> Document text
++++++++++++++++++++
By: Chris Martini (@Martini269)
The number of players that went down with injuries during the 2017 NFL season was out of control! A lot of big-time fantasy players such as David Johnson, Deshaun Watson and Odell Beckham Jr. had their seasons end abruptly, causing fantasy owners much heartache and, understandably, to focus directly onto next season. However, one season later, it’s important for all of us dynasty enthusiasts not to let these players fall off our radars.
The 2017 seasons of Andrew Luck (shoulder) and rookie sensation Dalvin Cook (ACL) did not go according to projections last season. Nevertheless, these studs are certainly on the minds of fantasy owners and arguably cemented in as top ten fantasy players at their respective position.
With that said, we must look beyond the obvious and seek out players your league mates may be overlooking. Therefore, let’s get the upper hand on the competition and find out which 2017 injured players you should NOT forget about heading into the 2018 season.
Julian Edelman, WR, New England Patriots
New England Patriots wide receiver Julian Edelman suffered a non-contact ACL tear in the third preseason game against the Detroit Lions last season; an injury that would spell the end of his 2017 season. Now seven months removed from his September ACL surgery, the Patriots are relying on him to be fully healthy for Week 1. Edelman looks to be trending in the right direction after a video posted to Twitter shows him running at full speed with a resistance band attached.
In the upcoming season, Edelman will return to the slot/possession receiver role in a Patriots offense that ranked second in points per game and passing yards last season. The G.O.A.T. Tom Brady will be returning as the quarterback; however, there is speculation that Patriots tight end Rob Gronkowski is contemplating retirement, which would only bump Edelman’s production if true. Edelman saw an impressive 29% target share when Gronkowski missed half of the 2016 season. The table below illustrates Edelman’s target share percentage in the seasons leading up to his lost 2017-18 season:
|NFL Season||Target Share %|
Stats from http://airyards.com/
Even if Gronkowski ends up staying in New England, the Patriots have already lost two wide receivers in Brandin Cooks and Danny Amendola. One thing that is certain is the volume will be there. With that said, Edelman is being severely overlooked as his average draft position (ADP) is WR47 in standard leagues and WR41 in PPR leagues, according to Draft Calculator.
++++++++++++++++++++
> Entries supplied
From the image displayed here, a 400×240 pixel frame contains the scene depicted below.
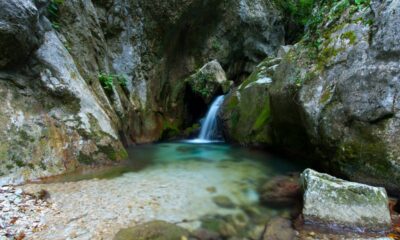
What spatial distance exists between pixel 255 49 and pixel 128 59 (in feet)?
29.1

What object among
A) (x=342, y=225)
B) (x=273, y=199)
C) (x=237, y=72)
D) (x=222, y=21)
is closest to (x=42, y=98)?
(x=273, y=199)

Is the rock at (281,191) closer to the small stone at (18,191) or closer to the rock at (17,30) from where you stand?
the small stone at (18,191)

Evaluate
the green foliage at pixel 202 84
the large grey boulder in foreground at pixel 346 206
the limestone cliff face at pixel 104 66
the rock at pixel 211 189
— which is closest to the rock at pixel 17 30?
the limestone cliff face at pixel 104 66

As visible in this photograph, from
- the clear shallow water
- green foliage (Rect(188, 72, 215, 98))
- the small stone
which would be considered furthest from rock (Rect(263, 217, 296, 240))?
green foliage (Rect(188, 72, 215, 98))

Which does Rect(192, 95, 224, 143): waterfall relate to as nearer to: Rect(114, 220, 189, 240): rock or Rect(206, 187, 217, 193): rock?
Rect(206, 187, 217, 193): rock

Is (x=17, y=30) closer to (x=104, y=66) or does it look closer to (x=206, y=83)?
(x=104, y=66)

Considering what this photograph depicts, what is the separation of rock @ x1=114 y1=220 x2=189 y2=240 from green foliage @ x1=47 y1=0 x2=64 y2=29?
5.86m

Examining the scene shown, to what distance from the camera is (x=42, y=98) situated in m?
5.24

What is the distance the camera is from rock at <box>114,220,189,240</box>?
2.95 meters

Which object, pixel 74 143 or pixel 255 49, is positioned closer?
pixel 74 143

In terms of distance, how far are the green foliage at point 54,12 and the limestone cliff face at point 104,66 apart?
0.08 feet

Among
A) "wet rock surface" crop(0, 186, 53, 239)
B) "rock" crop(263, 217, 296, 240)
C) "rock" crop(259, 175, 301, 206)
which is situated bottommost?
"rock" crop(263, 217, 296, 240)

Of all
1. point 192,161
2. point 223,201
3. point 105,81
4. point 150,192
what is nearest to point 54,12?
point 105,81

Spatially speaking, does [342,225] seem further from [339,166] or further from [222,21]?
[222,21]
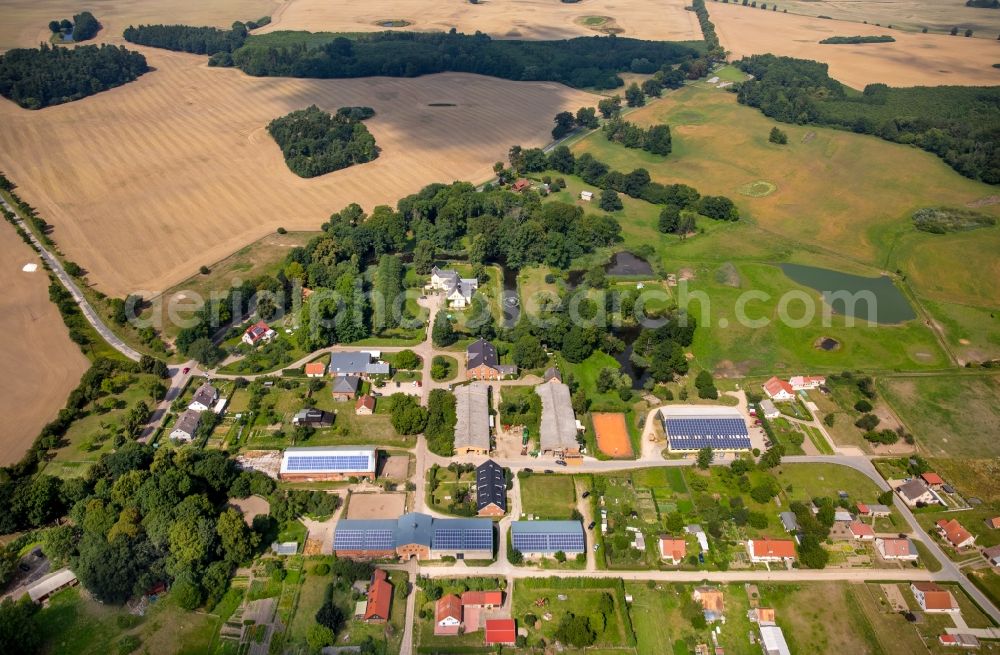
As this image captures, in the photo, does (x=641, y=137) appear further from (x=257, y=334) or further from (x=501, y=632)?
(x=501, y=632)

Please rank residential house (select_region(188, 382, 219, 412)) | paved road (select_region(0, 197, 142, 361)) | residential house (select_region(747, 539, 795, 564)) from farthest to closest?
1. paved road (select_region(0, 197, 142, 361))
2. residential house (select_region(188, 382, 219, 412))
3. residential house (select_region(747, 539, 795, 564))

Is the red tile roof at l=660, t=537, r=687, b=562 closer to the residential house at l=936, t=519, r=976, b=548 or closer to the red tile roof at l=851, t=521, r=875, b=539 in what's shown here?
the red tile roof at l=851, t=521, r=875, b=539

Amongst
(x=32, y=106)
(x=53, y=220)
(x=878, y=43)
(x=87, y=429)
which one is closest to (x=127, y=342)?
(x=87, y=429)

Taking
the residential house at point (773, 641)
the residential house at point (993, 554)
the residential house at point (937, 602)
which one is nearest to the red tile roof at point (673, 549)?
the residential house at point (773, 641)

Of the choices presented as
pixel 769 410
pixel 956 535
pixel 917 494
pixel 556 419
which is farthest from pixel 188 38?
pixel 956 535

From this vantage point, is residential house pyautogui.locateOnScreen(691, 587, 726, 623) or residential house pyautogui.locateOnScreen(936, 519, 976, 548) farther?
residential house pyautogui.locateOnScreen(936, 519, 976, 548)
++++++++++++++++++++
> Work request 1
Translate this sentence from the fantasy football article into Spanish: "One thing that is certain is the volume will be there."
> Work request 2
List every player the fantasy football article names as having a 2017 season cut short or derailed by injury.
> Work request 3
Continue the fantasy football article from its last sentence.
The records are separate material, unrelated to the fantasy football article.

> Task answer 1
Una cosa que es segura es que el volumen estará ahí.

> Task answer 2
David Johnson, Deshaun Watson, Odell Beckham Jr., Andrew Luck, Dalvin Cook, Julian Edelman

> Task answer 3
When healthy, Edelman can be a solid PPR WR2, as well as an above average flex option in standard leagues. In 2014 and 2016, Edelman averaged over 90 receptions and 1,000 receiving yards which resulted in a WR15 and WR17 finish in PPR leagues, and a WR22 and WR26 finish in standard formats.
Edelman was limited to only nine games in 2015, however, racked up seven touchdowns and still finished as a low-end WR3. Edelman is a tough and gritty player that has been Brady’s most targeted weapon in a high-powered dink and dunk offense. I wouldn’t want to forget about this value come draft day, would you?
Tyler Eifert, TE, Cincinnati Bengals
Last year, Tyler Eifert opted for season-ending microdisc surgery to repair his back after playing just two games. The amount of time Eifert has missed in his career due to injury has been overwhelming, to say the least.
Now, I’m not saying to go out and use or trade a high draft pick for the guy that has missed 41 regular season games in his five-year career. However, I am saying he is a difference maker at the position when healthy. Eifert has a nose for the end zone, notching 18 touchdowns in his last 23 games, including 13 touchdowns in his third NFL campaign in 2015, where he finished as the TE6.
In that same season, Eifert proved to be more than just a red zone threat, averaging four receptions per game and comparable to Delanie Walker (4.6) and Evan Engram (4.2), the TE4 and TE5 in PPR leagues last season.
Tight ends with Eifert’s offensive potential are not easy to come by and at 27 years old and on a one year “prove it” deal, he appears primed to bounce back. Cleared to take part in offseason workouts by Dr. Robert Watkins, Eifert is looking to improve on his respected career averages of about 40 yards a game with 8.3 yards per target and a 70.6% catch rate.
He will look to flash his huge potential once again with the help of quarterback Andy Dalton whom, since being selected in the first round of the 2013 Draft, has generated a good rapport with Eifert. Mega-talented and carrying top 10 tight end upside, Eifert could be acquired for the low cost of a late-round flier.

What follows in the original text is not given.